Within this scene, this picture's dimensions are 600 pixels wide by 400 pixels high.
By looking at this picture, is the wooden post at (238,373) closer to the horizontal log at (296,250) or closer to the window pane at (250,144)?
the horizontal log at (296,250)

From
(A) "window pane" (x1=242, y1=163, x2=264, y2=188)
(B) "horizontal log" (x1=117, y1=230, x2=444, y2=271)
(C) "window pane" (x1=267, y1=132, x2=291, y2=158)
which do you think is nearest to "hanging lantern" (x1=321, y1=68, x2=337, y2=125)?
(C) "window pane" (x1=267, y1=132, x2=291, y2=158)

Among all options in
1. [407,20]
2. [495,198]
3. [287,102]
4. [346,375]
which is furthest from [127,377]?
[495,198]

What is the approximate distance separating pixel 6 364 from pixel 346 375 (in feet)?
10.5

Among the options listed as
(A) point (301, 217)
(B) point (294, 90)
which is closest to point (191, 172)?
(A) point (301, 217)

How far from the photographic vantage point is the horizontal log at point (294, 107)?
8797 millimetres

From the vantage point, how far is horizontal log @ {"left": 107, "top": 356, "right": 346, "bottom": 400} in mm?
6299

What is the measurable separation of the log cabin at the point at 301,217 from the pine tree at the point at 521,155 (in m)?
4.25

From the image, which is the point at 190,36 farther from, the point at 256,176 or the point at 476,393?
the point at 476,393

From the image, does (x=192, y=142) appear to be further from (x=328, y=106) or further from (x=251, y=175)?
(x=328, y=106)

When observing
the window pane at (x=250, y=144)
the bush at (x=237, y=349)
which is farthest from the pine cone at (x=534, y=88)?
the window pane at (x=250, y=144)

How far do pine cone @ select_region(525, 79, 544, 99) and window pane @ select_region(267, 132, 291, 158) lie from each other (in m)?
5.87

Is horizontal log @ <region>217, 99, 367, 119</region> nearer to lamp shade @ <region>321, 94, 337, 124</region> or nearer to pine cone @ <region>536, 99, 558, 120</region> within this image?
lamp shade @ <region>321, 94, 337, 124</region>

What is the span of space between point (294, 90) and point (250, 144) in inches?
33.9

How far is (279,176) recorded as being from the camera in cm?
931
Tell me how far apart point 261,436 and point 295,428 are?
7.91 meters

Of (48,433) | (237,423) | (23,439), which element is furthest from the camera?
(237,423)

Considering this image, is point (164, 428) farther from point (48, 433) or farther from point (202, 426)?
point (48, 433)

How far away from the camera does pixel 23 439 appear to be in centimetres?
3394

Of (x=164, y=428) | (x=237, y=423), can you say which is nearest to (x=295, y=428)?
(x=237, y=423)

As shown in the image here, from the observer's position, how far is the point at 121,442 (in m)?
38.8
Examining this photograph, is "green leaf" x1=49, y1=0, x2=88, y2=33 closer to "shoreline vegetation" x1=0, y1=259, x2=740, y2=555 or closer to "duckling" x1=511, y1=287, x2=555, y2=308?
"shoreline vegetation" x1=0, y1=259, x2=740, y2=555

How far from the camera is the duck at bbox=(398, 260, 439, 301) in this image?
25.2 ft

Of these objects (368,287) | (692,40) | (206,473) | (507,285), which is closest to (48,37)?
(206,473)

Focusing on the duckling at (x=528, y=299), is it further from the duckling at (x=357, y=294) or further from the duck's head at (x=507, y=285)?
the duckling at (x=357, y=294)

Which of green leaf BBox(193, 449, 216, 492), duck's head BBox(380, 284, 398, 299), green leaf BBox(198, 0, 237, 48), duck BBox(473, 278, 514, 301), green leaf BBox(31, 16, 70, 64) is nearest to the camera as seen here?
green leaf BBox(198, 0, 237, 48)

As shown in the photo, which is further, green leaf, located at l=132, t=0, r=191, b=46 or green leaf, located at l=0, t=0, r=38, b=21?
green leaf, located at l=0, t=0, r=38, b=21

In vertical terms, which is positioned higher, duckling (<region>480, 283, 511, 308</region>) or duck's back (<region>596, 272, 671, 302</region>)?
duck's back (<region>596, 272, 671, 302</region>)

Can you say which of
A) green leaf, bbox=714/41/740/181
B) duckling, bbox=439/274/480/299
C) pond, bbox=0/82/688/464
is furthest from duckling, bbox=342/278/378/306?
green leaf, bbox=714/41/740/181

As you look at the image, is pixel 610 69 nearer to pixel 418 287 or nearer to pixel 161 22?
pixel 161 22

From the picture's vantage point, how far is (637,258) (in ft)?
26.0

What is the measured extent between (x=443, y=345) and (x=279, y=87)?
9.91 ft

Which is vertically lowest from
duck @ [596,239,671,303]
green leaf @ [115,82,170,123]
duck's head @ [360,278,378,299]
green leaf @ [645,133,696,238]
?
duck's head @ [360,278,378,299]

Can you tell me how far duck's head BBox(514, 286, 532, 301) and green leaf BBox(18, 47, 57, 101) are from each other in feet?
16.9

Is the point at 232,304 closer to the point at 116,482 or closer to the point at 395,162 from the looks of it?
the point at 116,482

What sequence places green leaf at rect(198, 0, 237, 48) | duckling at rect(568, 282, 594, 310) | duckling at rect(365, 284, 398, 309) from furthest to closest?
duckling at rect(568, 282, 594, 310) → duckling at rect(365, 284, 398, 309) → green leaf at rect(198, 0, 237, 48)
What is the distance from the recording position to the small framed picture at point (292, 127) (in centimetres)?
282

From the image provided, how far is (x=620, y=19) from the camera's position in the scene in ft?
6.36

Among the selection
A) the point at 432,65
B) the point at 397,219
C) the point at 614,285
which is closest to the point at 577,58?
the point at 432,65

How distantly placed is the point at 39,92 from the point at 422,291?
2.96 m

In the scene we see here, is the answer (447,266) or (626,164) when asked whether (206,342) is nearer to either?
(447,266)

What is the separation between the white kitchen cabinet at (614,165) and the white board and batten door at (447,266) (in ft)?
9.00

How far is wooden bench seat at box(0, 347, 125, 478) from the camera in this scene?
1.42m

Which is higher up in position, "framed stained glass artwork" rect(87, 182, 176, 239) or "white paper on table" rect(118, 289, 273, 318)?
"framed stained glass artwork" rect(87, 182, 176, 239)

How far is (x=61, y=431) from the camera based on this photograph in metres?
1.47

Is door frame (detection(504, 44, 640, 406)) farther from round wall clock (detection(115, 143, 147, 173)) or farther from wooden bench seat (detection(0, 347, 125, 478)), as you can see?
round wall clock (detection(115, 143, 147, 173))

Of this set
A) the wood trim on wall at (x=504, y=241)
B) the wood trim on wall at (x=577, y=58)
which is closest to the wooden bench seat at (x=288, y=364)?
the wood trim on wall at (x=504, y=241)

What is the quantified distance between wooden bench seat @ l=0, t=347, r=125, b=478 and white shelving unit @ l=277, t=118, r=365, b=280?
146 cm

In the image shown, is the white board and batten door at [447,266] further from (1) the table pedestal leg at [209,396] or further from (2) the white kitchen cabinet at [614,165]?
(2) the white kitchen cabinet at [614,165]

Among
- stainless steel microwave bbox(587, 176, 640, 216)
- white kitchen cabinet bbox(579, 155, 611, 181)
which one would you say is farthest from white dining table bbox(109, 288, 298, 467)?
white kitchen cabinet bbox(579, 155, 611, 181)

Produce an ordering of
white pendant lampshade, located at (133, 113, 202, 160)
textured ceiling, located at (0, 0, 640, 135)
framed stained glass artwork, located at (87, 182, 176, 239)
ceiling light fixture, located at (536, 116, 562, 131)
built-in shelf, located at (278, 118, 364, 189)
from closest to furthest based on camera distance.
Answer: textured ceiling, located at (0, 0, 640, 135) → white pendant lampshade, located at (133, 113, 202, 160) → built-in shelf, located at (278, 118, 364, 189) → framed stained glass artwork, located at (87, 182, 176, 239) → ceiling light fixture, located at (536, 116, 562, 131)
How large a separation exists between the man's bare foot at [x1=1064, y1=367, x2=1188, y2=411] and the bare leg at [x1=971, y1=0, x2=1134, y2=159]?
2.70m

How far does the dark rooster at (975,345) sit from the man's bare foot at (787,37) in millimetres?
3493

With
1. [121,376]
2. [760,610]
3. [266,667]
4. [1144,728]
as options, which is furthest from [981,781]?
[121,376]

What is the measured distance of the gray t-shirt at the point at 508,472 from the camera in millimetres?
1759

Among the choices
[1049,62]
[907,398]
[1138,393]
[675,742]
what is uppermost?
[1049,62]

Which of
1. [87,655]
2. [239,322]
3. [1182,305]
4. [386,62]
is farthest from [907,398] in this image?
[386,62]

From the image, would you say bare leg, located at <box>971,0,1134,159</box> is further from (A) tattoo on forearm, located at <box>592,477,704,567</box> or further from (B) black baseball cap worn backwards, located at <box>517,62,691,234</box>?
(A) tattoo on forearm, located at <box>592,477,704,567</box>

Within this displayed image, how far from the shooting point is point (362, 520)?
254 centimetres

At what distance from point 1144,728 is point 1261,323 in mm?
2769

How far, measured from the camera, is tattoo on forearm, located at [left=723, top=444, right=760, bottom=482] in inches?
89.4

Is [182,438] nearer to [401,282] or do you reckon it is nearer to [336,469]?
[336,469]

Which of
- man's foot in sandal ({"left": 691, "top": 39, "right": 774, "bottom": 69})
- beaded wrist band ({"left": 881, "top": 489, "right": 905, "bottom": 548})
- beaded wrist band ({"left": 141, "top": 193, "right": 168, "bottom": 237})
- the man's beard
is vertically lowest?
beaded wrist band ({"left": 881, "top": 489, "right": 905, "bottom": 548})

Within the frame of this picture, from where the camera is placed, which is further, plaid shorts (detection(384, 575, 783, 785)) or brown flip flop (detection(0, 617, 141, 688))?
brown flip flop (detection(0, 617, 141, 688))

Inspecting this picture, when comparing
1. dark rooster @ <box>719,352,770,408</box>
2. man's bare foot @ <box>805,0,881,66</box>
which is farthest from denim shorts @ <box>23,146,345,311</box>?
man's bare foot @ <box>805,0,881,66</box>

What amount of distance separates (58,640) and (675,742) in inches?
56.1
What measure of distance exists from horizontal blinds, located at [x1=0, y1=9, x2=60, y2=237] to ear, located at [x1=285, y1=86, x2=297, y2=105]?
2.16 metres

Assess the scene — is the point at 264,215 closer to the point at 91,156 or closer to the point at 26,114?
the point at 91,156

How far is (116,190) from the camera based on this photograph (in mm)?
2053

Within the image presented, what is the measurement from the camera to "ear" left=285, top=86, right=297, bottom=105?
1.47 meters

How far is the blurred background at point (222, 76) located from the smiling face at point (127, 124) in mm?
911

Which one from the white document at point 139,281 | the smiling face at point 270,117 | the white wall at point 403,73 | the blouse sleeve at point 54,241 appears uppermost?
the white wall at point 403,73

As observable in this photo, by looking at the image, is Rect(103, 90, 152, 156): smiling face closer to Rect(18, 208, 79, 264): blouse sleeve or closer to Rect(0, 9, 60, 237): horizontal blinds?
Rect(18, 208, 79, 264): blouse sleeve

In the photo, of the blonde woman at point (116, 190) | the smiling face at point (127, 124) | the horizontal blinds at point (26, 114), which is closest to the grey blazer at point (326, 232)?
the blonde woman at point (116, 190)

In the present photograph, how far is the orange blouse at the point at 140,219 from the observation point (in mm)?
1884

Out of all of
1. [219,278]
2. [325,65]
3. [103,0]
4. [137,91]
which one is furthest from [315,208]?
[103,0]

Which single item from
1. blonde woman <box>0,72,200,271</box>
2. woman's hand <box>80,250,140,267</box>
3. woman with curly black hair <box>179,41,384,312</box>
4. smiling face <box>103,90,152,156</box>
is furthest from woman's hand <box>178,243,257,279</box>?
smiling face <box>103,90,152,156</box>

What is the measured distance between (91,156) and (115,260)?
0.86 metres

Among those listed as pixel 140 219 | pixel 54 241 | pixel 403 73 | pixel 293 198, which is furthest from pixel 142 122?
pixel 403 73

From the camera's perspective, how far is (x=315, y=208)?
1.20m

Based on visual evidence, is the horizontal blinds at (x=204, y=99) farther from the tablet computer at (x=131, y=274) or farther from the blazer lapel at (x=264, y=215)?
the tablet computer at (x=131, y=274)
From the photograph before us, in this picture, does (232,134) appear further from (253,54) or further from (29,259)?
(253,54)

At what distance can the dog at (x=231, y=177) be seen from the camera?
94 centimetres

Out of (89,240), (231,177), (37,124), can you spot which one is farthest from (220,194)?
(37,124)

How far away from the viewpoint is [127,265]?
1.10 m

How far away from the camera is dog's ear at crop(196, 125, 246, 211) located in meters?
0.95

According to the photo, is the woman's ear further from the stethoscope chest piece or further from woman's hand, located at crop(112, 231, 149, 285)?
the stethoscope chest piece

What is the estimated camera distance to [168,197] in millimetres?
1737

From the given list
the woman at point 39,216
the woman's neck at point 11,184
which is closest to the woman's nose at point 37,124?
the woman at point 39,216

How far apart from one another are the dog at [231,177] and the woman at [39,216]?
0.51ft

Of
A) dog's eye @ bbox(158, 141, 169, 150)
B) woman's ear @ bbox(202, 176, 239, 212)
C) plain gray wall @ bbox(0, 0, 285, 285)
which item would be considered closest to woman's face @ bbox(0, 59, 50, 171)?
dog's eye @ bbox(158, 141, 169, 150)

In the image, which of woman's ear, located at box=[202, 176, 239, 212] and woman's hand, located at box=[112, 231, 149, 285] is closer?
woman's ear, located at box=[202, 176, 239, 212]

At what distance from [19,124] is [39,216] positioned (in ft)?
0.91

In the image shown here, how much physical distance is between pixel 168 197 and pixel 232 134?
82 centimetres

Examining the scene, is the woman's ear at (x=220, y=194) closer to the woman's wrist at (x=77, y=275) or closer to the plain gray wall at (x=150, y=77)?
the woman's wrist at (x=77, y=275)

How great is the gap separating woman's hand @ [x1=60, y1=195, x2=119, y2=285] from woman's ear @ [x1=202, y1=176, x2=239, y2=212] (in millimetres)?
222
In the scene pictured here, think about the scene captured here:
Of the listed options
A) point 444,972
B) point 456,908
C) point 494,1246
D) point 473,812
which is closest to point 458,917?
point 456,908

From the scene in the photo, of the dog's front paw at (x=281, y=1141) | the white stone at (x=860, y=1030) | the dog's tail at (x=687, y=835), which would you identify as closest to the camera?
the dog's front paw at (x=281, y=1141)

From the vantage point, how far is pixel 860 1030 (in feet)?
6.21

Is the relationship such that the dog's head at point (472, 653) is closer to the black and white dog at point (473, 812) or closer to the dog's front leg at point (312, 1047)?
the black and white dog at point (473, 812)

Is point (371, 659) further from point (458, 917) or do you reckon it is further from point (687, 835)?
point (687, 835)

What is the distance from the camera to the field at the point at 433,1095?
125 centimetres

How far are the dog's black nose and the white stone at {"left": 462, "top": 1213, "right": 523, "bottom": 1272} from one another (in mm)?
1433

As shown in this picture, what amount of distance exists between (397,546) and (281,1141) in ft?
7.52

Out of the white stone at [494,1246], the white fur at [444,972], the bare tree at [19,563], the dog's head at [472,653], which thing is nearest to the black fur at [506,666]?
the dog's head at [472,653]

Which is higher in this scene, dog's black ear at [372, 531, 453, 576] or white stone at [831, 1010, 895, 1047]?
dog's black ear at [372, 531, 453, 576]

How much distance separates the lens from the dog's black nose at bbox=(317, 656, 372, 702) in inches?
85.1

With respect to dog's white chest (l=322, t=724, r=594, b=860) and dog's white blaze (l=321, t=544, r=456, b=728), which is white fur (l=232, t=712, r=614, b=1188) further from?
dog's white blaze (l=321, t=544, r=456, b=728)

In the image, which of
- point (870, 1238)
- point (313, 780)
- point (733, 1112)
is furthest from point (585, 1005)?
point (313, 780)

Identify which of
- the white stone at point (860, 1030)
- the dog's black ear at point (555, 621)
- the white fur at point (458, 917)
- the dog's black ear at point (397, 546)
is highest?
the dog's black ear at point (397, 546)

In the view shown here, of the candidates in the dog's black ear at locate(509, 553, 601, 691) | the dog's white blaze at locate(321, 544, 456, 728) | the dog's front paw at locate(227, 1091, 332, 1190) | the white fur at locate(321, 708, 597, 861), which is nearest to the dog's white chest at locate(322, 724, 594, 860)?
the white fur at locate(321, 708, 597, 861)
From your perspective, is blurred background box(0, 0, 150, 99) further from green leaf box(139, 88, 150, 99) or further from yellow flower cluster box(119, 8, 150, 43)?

= = = = =

> [Task]: Your task is to return, exactly and on their own, the lines from the one containing "Which is higher in" through the last line of the listing.

> [Result of this task]:
Which is higher in this scene, dog's black ear at [372, 531, 453, 576] or white stone at [831, 1010, 895, 1047]?
dog's black ear at [372, 531, 453, 576]

How much distance separates the lens from the dog's black nose at bbox=(317, 656, 372, 702) in inches?
85.1

With respect to dog's white chest (l=322, t=724, r=594, b=860) and dog's white blaze (l=321, t=544, r=456, b=728), which is white fur (l=232, t=712, r=614, b=1188) further from?
dog's white blaze (l=321, t=544, r=456, b=728)

In the image, which of
- point (870, 1238)
- point (313, 780)
- point (733, 1112)
is furthest from point (585, 1005)?
point (313, 780)

Identify which of
- the white stone at point (860, 1030)
- the dog's black ear at point (555, 621)
- the white fur at point (458, 917)
- the dog's black ear at point (397, 546)
is highest?
the dog's black ear at point (397, 546)

In the view shown here, of the candidates in the dog's black ear at locate(509, 553, 601, 691) | the dog's white blaze at locate(321, 544, 456, 728) | the dog's front paw at locate(227, 1091, 332, 1190) | the white fur at locate(321, 708, 597, 861), which is nearest to the dog's white chest at locate(322, 724, 594, 860)?
the white fur at locate(321, 708, 597, 861)
From your perspective, is blurred background box(0, 0, 150, 99) further from green leaf box(139, 88, 150, 99) or further from yellow flower cluster box(119, 8, 150, 43)?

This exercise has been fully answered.